▶ **EXCERPT TO READ**:
=====
Canadian-American detective (born 1963)

Gregory James Kading (born May 1, 1963) is a Canadian-American author and former Los Angeles Police Department detective best known for working on a multi law-enforcement task force that investigated the murders of rappers Tupac Shakur and the Notorious B.I.G. in the mid-2000s. Many credit Kading and his LAPD task force for the 2023 arrest of Duane ‘Keffe D’ Davis for the September 1996 murder of Tupac.

== Early life and education ==
Greg Kading was born in Toronto, Ontario. He graduated from Capistrano Valley High School in Mission Viejo, California in 1981. He attended Cal State Long Beach and Calvary Chapel Bible College.

== Career ==
Kading was an Orange County Sheriff's Department deputy, where he worked in the jail, from January 1986 to September 1988. He then joined the Los Angeles Police Department in 1988.
=====
▶ **Stored items**:
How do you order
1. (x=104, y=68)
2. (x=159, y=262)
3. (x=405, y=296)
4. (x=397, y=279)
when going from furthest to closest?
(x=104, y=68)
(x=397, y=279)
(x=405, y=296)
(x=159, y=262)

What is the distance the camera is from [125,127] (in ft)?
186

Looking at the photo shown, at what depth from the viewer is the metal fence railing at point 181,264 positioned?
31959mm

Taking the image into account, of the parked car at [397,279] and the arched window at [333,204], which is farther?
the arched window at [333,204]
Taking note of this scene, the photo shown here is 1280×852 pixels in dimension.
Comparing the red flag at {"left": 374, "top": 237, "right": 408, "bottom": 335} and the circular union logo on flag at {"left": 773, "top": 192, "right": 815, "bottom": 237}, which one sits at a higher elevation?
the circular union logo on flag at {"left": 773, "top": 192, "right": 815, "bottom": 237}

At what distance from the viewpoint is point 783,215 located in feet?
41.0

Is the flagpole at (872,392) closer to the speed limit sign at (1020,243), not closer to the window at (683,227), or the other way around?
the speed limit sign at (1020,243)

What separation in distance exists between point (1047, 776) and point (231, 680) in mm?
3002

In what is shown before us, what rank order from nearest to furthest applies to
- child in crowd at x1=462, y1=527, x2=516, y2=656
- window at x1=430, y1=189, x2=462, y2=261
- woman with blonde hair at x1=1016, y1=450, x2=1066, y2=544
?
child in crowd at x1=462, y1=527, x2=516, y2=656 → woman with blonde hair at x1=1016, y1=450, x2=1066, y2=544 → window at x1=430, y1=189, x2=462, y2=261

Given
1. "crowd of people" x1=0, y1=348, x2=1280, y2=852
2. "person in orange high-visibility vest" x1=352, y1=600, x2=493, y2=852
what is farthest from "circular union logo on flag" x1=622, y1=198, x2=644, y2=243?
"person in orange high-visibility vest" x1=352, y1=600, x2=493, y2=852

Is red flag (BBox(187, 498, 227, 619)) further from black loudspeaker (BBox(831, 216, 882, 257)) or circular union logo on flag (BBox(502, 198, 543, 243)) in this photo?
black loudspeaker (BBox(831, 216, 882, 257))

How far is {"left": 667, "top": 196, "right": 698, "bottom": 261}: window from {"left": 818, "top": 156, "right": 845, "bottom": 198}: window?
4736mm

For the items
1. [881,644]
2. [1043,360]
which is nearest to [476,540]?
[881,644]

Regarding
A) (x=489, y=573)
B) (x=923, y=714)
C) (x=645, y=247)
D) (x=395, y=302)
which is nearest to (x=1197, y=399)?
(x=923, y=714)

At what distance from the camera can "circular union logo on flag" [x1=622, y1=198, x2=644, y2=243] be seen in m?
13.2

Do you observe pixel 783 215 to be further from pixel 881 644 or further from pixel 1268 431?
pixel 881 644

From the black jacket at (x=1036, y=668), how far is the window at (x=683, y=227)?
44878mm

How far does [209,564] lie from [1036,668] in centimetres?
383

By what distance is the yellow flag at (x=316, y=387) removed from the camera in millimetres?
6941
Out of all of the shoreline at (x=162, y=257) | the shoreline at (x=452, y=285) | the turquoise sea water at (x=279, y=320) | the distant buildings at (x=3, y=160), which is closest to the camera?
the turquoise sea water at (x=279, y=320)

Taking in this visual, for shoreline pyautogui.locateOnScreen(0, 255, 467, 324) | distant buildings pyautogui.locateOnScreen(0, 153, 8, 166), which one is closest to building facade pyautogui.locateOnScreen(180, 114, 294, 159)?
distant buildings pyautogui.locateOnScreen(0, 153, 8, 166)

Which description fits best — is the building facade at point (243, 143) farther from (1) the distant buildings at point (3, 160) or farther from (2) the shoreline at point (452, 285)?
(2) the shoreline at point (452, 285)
=====
Output the passage from the Greg Kading excerpt word for word, beginning at the words "Gregory James Kading" and stopping after the words "Chapel Bible College.". Rely only on the Greg Kading excerpt for what comes next.

▶ **FINISHED TASK**:
Gregory James Kading (born May 1, 1963) is a Canadian-American author and former Los Angeles Police Department detective best known for working on a multi law-enforcement task force that investigated the murders of rappers Tupac Shakur and the Notorious B.I.G. in the mid-2000s. Many credit Kading and his LAPD task force for the 2023 arrest of Duane ‘Keffe D’ Davis for the September 1996 murder of Tupac.

== Early life and education ==
Greg Kading was born in Toronto, Ontario. He graduated from Capistrano Valley High School in Mission Viejo, California in 1981. He attended Cal State Long Beach and Calvary Chapel Bible College.